_SOURCE DOCUMENT_.
Editor’s note: This article was originally published by CommonDreams on Aug. 4, at https://www.commondreams.org/news/economists-rent-control, and is used with permission.
More than 30 U.S. economists have signed a letter expressing support for strong federal tenant protections and rent control as housing costs remain sky-high, even amid broadly cooling inflation.
The economists note in their letter, released Thursday, that the median rent in the U.S. “has surpassed $2,000 for the first time, and there is not a single state where a worker earning a full-time minimum wage salary can afford a modest two-bedroom apartment.
“We have seen corporate landlords—who own a larger share of the rental market than ever before—use inflation as an excuse to hike rents and reap excess profits beyond what should be considered fair and reasonable,” the letter continues. “Renters are struggling as a result.”
The letter’s signatories—including Mark Paul of Rutgers University, James K. Galbraith of the University of Texas at Austin, and Isabella Weber of the University of Massachusetts Amherst—call on the Federal Housing Finance Agency (FHFA) to require rent regulations as a condition for federally backed mortgages and reject the “economics 101 model that predicts rent regulations will have negative effects on the housing sector,” likening it to typical arguments against raising the minimum wage.
“Empirical research on local rent control policies in San Francisco, CA and New York, NY found that rent regulations lower housing costs for households living in regulated units,” the economists wrote. “In Cambridge, MA, empirical research showed that the repeal of rent stabilization laws resulted in an average rent increase of $131 for tenants.”

_EXERCISE INSTRUCTIONS_.
- 1) Reproduce the part of the rent control article that opens with the words containing "Editor’s note: This" and closes with "used with permission.".
- 2) In the rent control article, which agency do the economists call on to require rent regulations as a condition for federally backed mortgages?
- 3) Using the rent control article, say whether each statement agrees with it, and quote the words that decide it: (a) The median rent in the U.S. has passed $2,000 for the first time. (b) In Cambridge, MA, the repeal of rent stabilization laws lowered rents for tenants. (c) Isabella Weber is from Rutgers University.

_DATA SHOWN_.
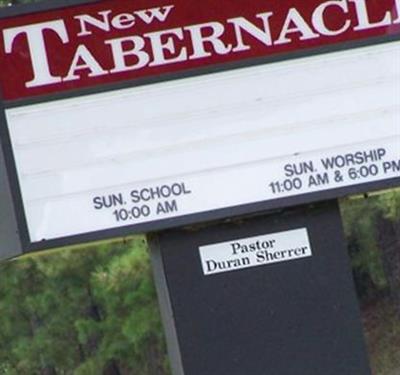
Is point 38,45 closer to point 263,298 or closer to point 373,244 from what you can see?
point 263,298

_ANSWERS GIVEN_.
- 1)
Editor’s note: This article was originally published by CommonDreams on Aug. 4, at https://www.commondreams.org/news/economists-rent-control, and is used with permission.

- 2) The Federal Housing Finance Agency (FHFA).

- 3)
(a) Yes: "has surpassed $2,000 for the first time"
(b) No: "resulted in an average rent increase of $131 for tenants"
(c) No: "Isabella Weber of the University of Massachusetts Amherst"